Unless ordered by the Court, however, a dispute regarding who may attend a deposition shall
not be grounds for delaying the deposition. All persons present during the taking of a
deposition should be identified on the record before the deposition begins.
i) Except for the person recording the deposition in accordance with Fed. R. Civ. P. 30(b),
Bankr. R. 7030, during the taking of a deposition no one may record the testimony without the
consent of the deponent and all parties in attendance, unless otherwise ordered by the Court.
GUIDELINE 6: ASSERTIONS OF PRIVILEGE AT DEPOSITIONS
a) When a claim of privilege is asserted during a deposition, and information is not
provided on the basis of such assertion:
i) In accordance with Fed. R. Civ. P. 26 (b) (5), Bankr. R. 7026, the person asserting the
privilege shall identify during the deposition the nature of the privilege (including work
product) that is being claimed.
ii) After a claim of privilege has been asserted, the person seeking disclosure shall have
reasonable latitude during the deposition to question the witness to establish other relevant
information concerning the assertion of privilege, including: (i) the applicability of this
particular privilege being asserted; (ii) any circumstances which may constitute an
exception to the assertion of the privilege; (iii) any circumstances which may result in the
privilege having been waived; and (iv) any circumstances that may overcome a claim of
qualified privilege. In accordance with Fed. R. Civ. P. 26(b)(5), Bankr. R. 7026, the party
asserting the privilege, in providing the foregoing information, shall not be required to
reveal the information which is itself privileged or protected from disclosure.
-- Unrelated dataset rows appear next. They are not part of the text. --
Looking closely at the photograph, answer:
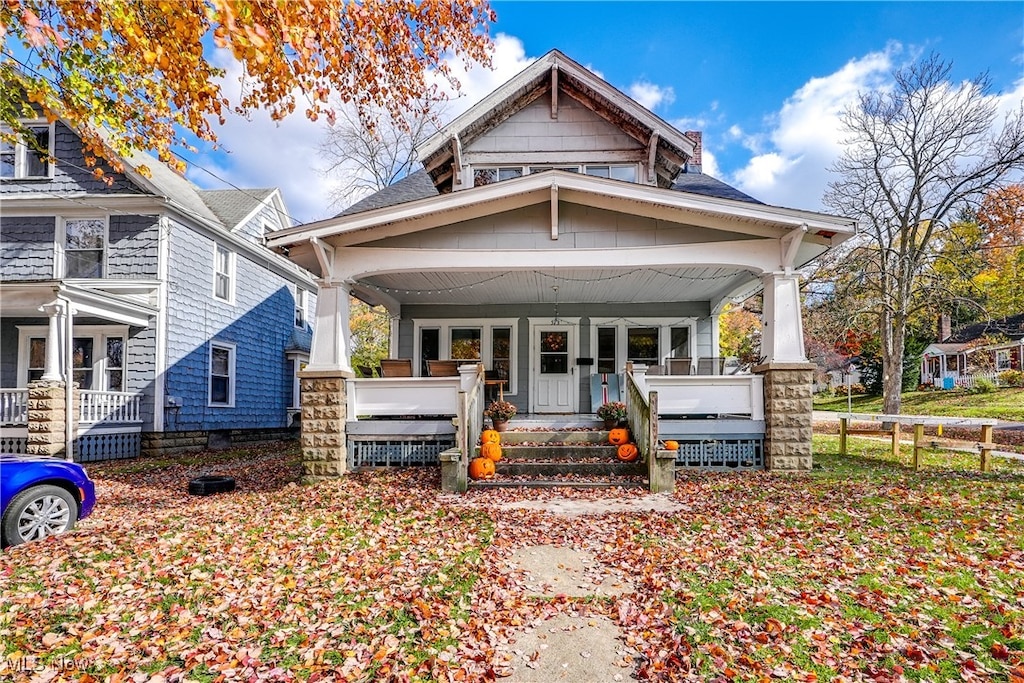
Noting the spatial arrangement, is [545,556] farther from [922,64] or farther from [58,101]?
[922,64]

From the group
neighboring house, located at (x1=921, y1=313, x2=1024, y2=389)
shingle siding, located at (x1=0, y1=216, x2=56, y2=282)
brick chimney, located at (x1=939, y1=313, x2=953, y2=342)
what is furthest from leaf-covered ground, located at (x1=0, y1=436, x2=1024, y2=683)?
brick chimney, located at (x1=939, y1=313, x2=953, y2=342)

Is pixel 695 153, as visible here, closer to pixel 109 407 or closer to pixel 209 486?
pixel 209 486

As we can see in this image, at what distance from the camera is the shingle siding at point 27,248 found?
13.3 meters

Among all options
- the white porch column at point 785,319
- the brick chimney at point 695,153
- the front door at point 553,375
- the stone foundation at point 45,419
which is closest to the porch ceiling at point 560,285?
the front door at point 553,375

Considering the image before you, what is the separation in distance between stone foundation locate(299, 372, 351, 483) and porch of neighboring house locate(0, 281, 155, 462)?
528cm

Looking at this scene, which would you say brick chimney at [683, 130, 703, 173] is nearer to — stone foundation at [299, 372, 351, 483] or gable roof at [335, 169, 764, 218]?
gable roof at [335, 169, 764, 218]

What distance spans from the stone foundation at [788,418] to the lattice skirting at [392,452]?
4.81 metres

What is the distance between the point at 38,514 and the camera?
5773 millimetres

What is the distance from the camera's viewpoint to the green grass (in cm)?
2105

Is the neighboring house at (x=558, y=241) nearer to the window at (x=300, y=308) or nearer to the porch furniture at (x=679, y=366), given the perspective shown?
the porch furniture at (x=679, y=366)

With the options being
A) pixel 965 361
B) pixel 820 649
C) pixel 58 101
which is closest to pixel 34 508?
pixel 58 101

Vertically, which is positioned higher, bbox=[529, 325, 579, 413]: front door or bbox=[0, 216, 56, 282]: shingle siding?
bbox=[0, 216, 56, 282]: shingle siding

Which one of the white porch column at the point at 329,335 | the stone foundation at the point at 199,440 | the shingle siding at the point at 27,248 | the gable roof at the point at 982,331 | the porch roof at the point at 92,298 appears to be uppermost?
the shingle siding at the point at 27,248

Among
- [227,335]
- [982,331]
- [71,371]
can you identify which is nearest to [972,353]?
[982,331]
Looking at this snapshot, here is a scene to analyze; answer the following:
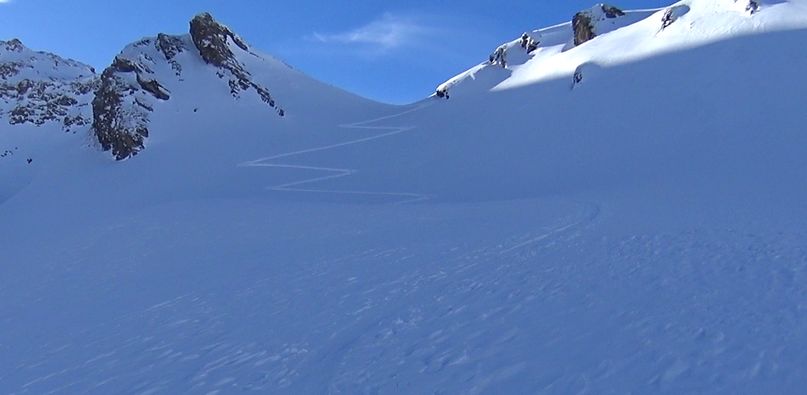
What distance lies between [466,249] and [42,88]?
2143 inches

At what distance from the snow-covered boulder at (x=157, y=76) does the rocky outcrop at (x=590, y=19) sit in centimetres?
2796

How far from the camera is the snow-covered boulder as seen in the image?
97.4 ft

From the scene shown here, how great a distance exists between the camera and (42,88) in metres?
47.1

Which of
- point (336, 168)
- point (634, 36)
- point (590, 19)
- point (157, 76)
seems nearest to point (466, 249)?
point (336, 168)

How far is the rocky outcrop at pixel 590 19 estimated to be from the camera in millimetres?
42188

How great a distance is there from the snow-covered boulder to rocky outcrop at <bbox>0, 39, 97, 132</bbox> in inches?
358

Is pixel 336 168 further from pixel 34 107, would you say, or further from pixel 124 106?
pixel 34 107

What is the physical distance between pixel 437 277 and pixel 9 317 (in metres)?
8.52

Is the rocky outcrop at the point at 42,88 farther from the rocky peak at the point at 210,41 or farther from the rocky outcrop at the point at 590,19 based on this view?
the rocky outcrop at the point at 590,19

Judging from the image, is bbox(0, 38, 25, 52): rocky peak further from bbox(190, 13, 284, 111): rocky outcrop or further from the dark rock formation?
the dark rock formation

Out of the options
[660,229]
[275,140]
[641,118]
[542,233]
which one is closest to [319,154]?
[275,140]

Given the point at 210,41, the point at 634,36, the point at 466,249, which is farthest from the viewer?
the point at 210,41

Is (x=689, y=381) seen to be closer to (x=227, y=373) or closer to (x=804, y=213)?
(x=227, y=373)

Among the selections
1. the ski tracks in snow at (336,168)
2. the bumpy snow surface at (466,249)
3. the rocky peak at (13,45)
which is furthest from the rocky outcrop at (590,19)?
the rocky peak at (13,45)
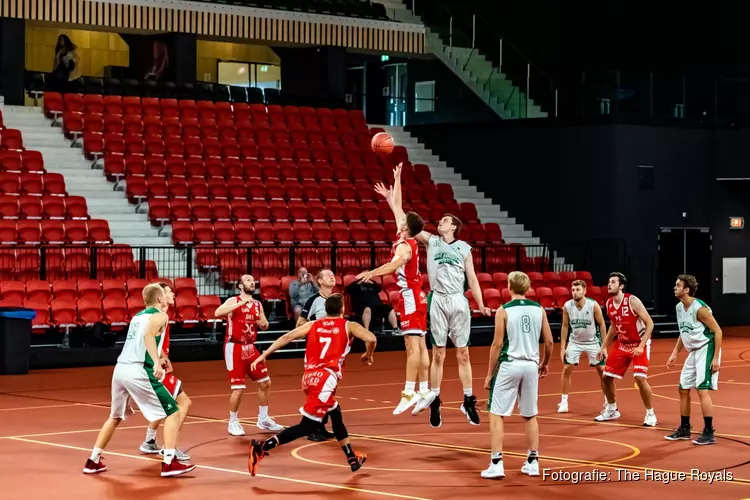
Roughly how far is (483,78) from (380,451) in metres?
20.5

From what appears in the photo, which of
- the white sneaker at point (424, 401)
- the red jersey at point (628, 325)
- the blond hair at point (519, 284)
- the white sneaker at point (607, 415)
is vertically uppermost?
the blond hair at point (519, 284)

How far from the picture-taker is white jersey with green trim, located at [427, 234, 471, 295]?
1369 centimetres

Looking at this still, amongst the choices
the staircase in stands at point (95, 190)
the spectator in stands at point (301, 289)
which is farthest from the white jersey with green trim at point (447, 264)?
the staircase in stands at point (95, 190)

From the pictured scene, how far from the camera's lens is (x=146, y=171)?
26672 millimetres

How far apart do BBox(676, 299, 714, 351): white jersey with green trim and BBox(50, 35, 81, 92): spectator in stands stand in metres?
19.2

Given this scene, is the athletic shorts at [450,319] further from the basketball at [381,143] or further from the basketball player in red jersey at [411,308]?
the basketball at [381,143]

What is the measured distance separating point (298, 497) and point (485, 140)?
73.6ft

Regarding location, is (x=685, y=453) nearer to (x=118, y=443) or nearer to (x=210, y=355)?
(x=118, y=443)

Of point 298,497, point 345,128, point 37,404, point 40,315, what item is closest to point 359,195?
point 345,128

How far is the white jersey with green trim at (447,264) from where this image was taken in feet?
44.9

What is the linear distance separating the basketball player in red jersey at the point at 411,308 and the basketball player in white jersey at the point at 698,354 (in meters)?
2.67

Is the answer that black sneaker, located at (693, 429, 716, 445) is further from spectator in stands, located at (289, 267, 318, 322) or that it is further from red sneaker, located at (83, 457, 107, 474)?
spectator in stands, located at (289, 267, 318, 322)

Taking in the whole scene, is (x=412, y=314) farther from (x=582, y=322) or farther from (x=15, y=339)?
(x=15, y=339)

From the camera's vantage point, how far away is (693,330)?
43.1ft
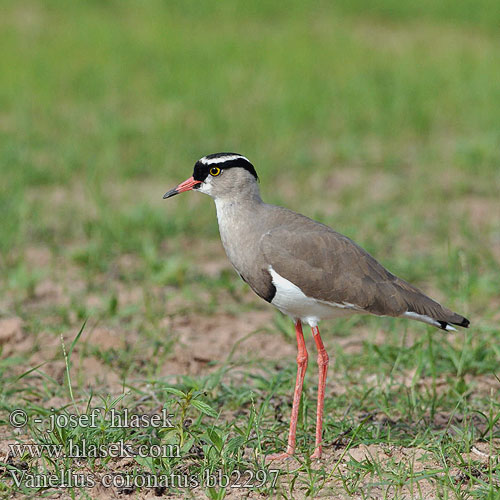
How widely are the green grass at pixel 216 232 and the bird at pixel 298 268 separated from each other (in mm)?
469

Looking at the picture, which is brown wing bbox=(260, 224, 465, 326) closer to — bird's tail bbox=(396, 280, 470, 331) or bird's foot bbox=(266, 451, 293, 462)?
bird's tail bbox=(396, 280, 470, 331)

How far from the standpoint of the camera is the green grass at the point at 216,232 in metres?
3.89

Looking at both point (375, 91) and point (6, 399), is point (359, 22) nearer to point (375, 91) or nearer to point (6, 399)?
point (375, 91)

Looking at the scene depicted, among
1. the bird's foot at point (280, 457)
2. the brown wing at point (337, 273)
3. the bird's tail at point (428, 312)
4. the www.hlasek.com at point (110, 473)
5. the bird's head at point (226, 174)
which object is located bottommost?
the bird's foot at point (280, 457)

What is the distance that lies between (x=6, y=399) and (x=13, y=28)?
1241 centimetres

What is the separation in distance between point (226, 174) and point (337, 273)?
766mm

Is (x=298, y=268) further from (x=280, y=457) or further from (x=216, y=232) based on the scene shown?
(x=216, y=232)

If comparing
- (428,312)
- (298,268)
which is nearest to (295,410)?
(298,268)

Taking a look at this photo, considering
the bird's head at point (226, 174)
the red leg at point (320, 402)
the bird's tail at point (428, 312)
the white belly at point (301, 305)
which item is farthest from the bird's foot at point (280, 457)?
the bird's head at point (226, 174)

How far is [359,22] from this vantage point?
19516 millimetres

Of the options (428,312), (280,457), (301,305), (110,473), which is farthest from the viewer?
(428,312)

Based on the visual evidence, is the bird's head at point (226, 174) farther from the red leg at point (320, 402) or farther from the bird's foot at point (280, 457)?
the bird's foot at point (280, 457)

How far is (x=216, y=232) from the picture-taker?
7.34 meters

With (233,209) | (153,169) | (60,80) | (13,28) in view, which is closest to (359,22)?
(13,28)
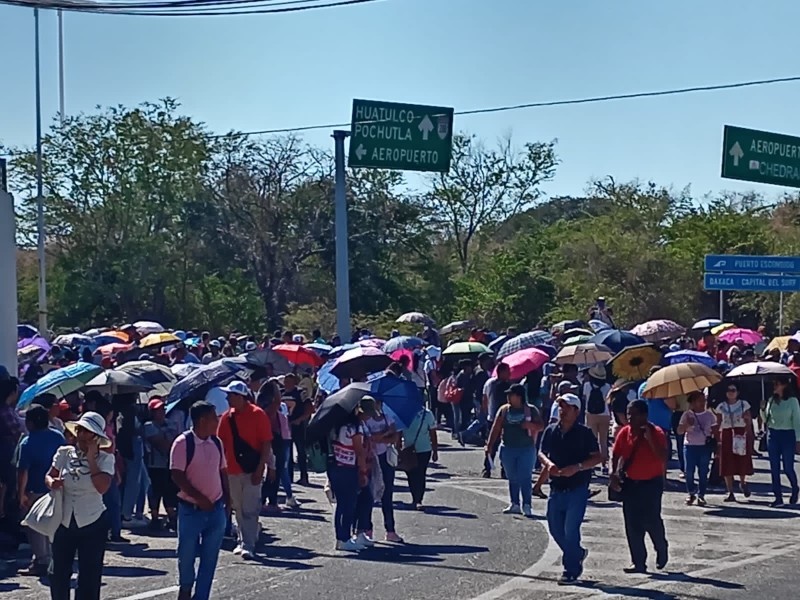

GUIDELINE 7: MAKING A RECORD OF IMPROPER
CONDUCT DURING A DEPOSITION
Upon request of any attorney, party unrepresented by an attorney, or the deponent if
unrepresented by an attorney, the person recording the deposition in accordance with Fed. R.
Civ. P. 30(b), Bankr. R. 7030, shall enter on the record a description by the requesting person
of conduct of any attorney, party, or person attending the deposition which violates these
guidelines, the Bankruptcy Rules, applicable Federal Rules of Civil Procedure, or the Local
Rules of this Court.
GUIDELINE 8: DELAY IN RESPONDING TO DISCOVERY REQUESTS
a) Interrogatories, Requests for Production of Documents and Requests for Admission of Facts
and Genuineness of Documents.
The Bankruptcy Rules and applicable Federal Rules of Civil Procedure designate the
time prescribed for responding to interrogatories, requests for production of documents, and
requests for admission of facts and genuineness of documents. Nothing contained in these
guidelines modifies the time limits prescribed by the Bankruptcy Rules or applicable Federal
Rules of Civil Procedure. Attorneys shall make good faith efforts to respond to discovery
requests within the time prescribed by those rules.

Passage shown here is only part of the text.